Entropix presents another approach to sample over inference-time token generation for improved reasoning. This area is ripe for further experimentation and exploration.
SMART: Self-learning Meta-strategy Agent for Reasoning Tasks
Tasks requiring deductive reasoning, especially those involving multiple steps, often demand adaptive strategies such as intermediate generation of rationales or programs, as no single approach is universally optimal. While Language Models (LMs) can enhance their outputs through iterative self-refinement and strategy adjustments, they frequently fail to apply the most effective strategy in their first attempt.
As quoted above, LLMs have a big challenge in reasoning, in that there are many reasoning strategies that could be applied, but it’s hard to get it right on the first attempt. The paper SMART: Self-learning Meta-strategy Agent for Reasoning Tasks introduces the SMART (Self-learning Meta-strategy Agent for Reasoning Tasks) framework, designed to improve LLM accuracy on deductive reasoning tasks by helping the choose the best strategy on the first attempt.
SMART models the strategy selection problem as a Markov Decision Process (MDP). The LLM acts as an agent, selecting a strategy (action) from a set including Chain-of-Thought (CoT), Least-to-Most (L2M), or Program-of-Thought (PoT). The LLM learns a policy to maximize its expected reward using reinforcement learning, updating its strategy selection based on past performance.
Experiments on reasoning datasets like GSM8K, SVAMP, and ASDiv, using LLMs such as Gemma 7B, Mistral 7B, and Qwen2 7B, show significant improvement over baseline models using 8-shot prompting and iterative refinement.

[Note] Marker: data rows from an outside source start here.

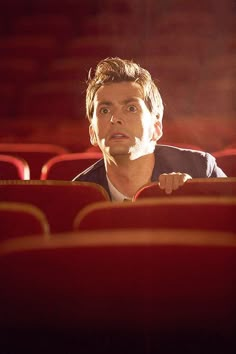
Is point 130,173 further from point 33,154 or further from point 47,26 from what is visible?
point 47,26

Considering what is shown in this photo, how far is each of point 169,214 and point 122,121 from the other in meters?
0.33


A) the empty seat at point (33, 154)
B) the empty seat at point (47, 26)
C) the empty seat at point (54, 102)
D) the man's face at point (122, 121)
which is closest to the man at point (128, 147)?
the man's face at point (122, 121)

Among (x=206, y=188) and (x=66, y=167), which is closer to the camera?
(x=206, y=188)

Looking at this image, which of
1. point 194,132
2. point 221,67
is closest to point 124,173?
point 194,132

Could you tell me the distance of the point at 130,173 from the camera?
0.66 m

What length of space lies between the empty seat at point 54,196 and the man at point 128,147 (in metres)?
0.17

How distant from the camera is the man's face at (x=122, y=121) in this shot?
64 cm

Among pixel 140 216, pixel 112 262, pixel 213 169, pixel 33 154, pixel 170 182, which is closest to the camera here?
pixel 112 262

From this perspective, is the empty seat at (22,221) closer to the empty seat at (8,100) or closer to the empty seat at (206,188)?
the empty seat at (206,188)

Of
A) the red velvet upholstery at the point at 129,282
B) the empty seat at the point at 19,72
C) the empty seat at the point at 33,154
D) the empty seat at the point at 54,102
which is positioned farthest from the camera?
the empty seat at the point at 19,72

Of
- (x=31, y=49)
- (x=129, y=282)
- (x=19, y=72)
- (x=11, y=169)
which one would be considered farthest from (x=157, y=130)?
(x=31, y=49)

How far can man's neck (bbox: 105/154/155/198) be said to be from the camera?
64 cm

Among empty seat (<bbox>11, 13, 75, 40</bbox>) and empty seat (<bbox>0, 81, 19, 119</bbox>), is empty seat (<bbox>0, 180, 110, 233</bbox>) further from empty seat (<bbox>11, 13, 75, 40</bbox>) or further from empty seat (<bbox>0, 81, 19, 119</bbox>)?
empty seat (<bbox>11, 13, 75, 40</bbox>)

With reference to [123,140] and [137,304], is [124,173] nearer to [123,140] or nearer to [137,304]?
[123,140]
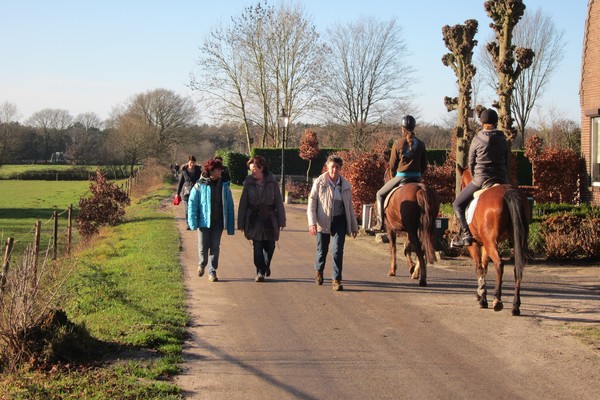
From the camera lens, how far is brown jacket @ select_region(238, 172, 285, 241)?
11906 mm

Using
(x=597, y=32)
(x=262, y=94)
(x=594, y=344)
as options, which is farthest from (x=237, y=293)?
(x=262, y=94)

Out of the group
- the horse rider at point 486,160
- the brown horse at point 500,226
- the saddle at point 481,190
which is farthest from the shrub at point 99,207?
the brown horse at point 500,226

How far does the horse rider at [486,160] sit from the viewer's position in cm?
1005

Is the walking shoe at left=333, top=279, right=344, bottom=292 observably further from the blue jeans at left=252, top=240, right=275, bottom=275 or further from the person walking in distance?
the person walking in distance

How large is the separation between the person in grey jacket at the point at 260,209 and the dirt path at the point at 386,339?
78 cm

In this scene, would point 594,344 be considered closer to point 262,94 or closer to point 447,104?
point 447,104

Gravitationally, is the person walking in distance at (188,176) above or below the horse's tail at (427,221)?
above

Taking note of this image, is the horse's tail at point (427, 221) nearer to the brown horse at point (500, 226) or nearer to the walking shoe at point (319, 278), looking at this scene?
the brown horse at point (500, 226)

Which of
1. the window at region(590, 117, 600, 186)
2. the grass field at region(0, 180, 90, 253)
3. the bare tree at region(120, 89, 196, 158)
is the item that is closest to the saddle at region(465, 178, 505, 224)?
the window at region(590, 117, 600, 186)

SMART achieves up to a 15-point gain on GSM8K and generalizes to out-of-distribution datasets.
SMART demonstrates improved performance as a refinement strategy compared to traditional refinement methods and shows the efficacy of dynamic context-based strategy selection compared to just applying a fixed strategy.
Talker-Reasoner: Agents Thinking Fast and Slow
One of the dichotomies of LLM usage is that often we use LLMs just for a simple, linear task, such as a summarization task or factual question, whereas other queries might require deeper thought. This dichotomy has been recognized as a parallel to the System 1 and System 2 thinking described by Kahneman in “Thinking Fast and Slow.”

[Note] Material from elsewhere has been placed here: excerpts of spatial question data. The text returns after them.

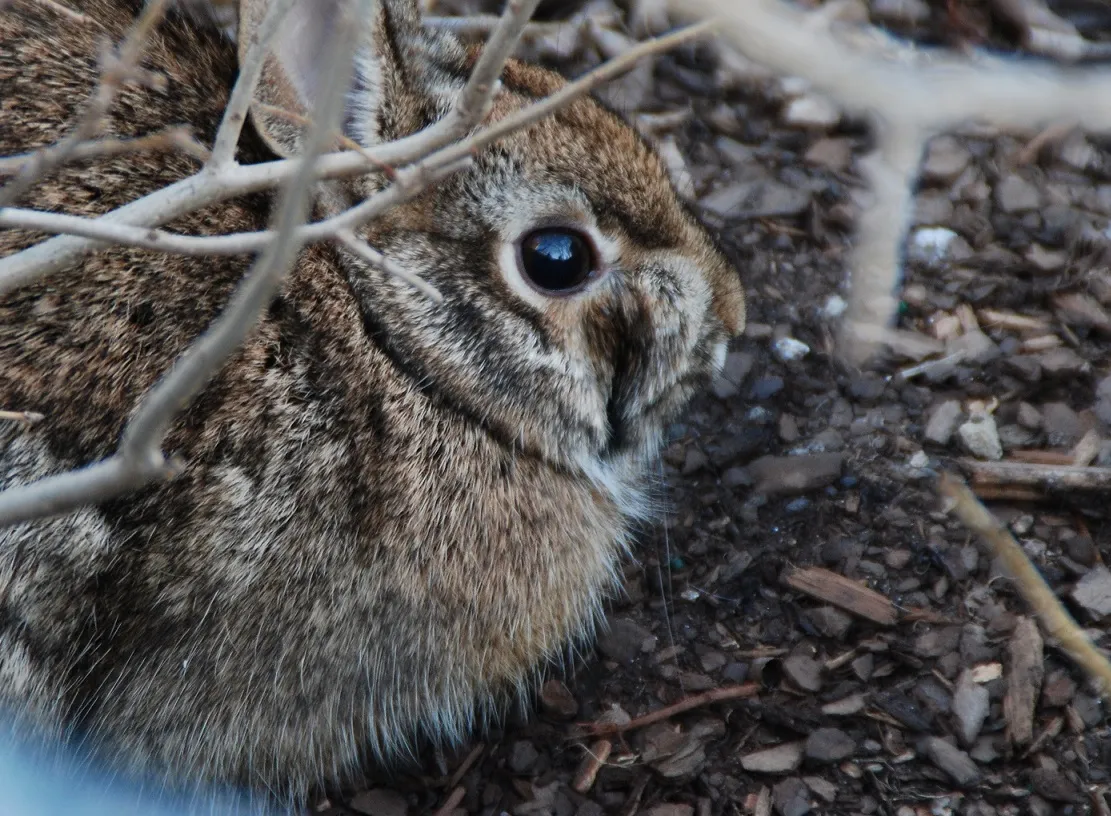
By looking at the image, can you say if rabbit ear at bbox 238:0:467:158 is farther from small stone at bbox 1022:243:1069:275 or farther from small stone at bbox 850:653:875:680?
small stone at bbox 1022:243:1069:275

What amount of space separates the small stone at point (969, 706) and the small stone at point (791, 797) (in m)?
0.41

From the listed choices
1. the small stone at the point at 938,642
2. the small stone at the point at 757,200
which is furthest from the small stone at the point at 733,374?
the small stone at the point at 938,642

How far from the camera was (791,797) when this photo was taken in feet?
9.64

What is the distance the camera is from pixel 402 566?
293cm

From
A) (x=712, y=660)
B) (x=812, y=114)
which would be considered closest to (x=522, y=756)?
(x=712, y=660)

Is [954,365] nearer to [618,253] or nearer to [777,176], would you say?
[777,176]

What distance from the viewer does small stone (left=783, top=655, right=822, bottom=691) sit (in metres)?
3.12

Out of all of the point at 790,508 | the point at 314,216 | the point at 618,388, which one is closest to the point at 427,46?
the point at 314,216

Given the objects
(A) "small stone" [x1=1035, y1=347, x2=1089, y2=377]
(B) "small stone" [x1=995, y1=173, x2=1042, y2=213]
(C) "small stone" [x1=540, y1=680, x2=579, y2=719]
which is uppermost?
(B) "small stone" [x1=995, y1=173, x2=1042, y2=213]

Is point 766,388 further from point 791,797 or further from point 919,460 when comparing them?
point 791,797

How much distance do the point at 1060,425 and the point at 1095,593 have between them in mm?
635

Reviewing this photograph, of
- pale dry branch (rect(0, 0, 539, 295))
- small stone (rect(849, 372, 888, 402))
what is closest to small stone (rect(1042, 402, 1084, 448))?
small stone (rect(849, 372, 888, 402))

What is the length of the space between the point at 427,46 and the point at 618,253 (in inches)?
28.3

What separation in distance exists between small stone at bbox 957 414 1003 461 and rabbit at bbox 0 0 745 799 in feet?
2.89
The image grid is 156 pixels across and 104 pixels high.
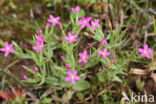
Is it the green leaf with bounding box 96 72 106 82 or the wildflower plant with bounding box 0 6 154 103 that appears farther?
the green leaf with bounding box 96 72 106 82

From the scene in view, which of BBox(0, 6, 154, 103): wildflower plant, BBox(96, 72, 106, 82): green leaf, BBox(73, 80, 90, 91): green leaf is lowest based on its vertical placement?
BBox(73, 80, 90, 91): green leaf

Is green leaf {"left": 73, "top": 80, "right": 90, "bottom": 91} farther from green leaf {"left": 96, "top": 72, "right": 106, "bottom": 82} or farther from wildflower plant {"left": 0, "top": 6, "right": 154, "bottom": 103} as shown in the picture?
green leaf {"left": 96, "top": 72, "right": 106, "bottom": 82}

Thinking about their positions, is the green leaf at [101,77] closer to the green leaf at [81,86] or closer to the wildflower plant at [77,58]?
the wildflower plant at [77,58]

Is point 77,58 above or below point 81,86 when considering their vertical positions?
above

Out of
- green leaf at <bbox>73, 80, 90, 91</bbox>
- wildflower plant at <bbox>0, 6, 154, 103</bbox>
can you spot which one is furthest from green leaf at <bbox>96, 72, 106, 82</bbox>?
green leaf at <bbox>73, 80, 90, 91</bbox>

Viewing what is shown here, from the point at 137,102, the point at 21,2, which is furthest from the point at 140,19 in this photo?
the point at 21,2

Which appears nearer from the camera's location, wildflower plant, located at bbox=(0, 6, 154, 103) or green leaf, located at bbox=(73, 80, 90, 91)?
wildflower plant, located at bbox=(0, 6, 154, 103)

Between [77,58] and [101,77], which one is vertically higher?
[77,58]

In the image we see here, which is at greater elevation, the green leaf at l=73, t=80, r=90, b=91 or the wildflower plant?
the wildflower plant

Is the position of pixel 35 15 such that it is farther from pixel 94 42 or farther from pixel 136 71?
pixel 136 71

The paper Agents Thinking Fast and Slow: A Talker-Reasoner Architecture introduces a novel "Talker-Reasoner" architecture for AI agents to explicitly address these dual requirements of AI agents: Engaging in natural language conversation and performing deliberative planning and reasoning.
The "Talker" agent (System 1) handles rapid, intuitive conversational responses, leveraging available information and memory. The "Reasoner" agent (System 2) performs slower, more logical multi-step reasoning, planning, tool use and actions. Both systems are implemented with an LLM.
The authors evaluated their architecture in a sleep coaching scenario, examining its strengths and limitations. The Talker excels in initial conversational exchanges. However, for tasks requiring complex planning (e.g., generating a multi-step sleep improvement plan), the Talker's reliance on older belief states can lead to "snap judgments." In such cases, the Talker is instructed to wait for the Reasoner, simulating System 2 overriding System 1.
This work, like prior works mentioned above, suggests that context is important for deciding how and when to apply AI reasoning techniques. This is an obvious conclusion, but less obvious is how an AI model or agent should decide on-the-fly during inference which techniques to apply. AI researchers are diligently developing solutions to this challenge, as the race to advance AI reasoning continues.